#### [Passage given]
* * * * *

An analysis estimated that the median annual income of Trump supporters was $72,000, which disputes that Trump supporters are "working-class."
The lightning-fast ascent and political invincibility of Donald Trump has left many experts baffled and wondering, “How did we get here?” Any accurate and sufficient answer to that question must not only focus on Trump himself, but also on his uniquely loyal supporters. Given their extreme devotion and unwavering admiration for their highly unpredictable and often inflammatory leader, some have turned to the field of psychology for scientific explanations based on precise quantitative data and established theoretical frameworks.
Although analyses and studies by psychologists and neuroscientists have provided many thought-provoking explanations for his enduring support, the accounts of different experts often vary greatly, sometimes overlapping and other times conflicting. However insightful these critiques may be, it is apparent that more research and examination is needed to hone in on the exact psychological and social factors underlying this peculiar human behavior.
In a recent review paper published in the Journal of Social and Political Psychology, Psychologist and UC Santa Cruz professor Thomas Pettigrew argues that five major psychological phenomena can help explain this exceptional political event.

* * * * *

#### [Data lines]
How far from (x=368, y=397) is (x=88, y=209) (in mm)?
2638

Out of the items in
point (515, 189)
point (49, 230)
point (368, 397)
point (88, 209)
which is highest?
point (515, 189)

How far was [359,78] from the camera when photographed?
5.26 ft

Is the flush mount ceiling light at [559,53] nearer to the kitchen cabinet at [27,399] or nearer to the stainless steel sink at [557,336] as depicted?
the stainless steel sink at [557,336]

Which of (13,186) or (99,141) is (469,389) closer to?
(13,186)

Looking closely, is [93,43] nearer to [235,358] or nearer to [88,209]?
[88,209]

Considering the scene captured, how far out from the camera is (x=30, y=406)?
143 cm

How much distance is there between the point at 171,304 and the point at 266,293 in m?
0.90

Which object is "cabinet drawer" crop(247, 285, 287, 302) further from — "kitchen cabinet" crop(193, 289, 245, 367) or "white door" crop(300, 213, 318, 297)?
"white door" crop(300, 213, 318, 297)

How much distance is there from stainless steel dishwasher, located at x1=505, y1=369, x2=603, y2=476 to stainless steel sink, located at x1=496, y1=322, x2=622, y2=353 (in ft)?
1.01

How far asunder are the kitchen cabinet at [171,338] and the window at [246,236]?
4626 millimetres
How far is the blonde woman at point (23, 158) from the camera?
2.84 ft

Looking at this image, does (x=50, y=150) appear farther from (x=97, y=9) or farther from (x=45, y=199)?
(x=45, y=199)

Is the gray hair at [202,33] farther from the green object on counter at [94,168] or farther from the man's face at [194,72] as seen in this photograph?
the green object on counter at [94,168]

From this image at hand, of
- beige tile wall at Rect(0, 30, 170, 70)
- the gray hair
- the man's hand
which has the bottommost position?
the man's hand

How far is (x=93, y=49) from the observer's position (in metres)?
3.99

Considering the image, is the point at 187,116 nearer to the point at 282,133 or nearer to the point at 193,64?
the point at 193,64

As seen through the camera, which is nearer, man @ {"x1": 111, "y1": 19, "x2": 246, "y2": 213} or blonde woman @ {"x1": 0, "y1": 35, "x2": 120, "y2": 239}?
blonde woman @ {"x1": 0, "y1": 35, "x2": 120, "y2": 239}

* * * * *

#### [Complete the following]
[1] In the passage on Trump supporters, which journal published Thomas Pettigrew's review paper?
[2] Copy the passage on Trump supporters, starting at the words "Although analyses and" and stopping after "peculiar human behavior.", renaming "neuroscientists" as "economists".
Rely only on the passage on Trump supporters.

#### [Responses by task]
[1] The Journal of Social and Political Psychology.

[2]
Although analyses and studies by psychologists and economists have provided many thought-provoking explanations for his enduring support, the accounts of different experts often vary greatly, sometimes overlapping and other times conflicting. However insightful these critiques may be, it is apparent that more research and examination is needed to hone in on the exact psychological and social factors underlying this peculiar human behavior.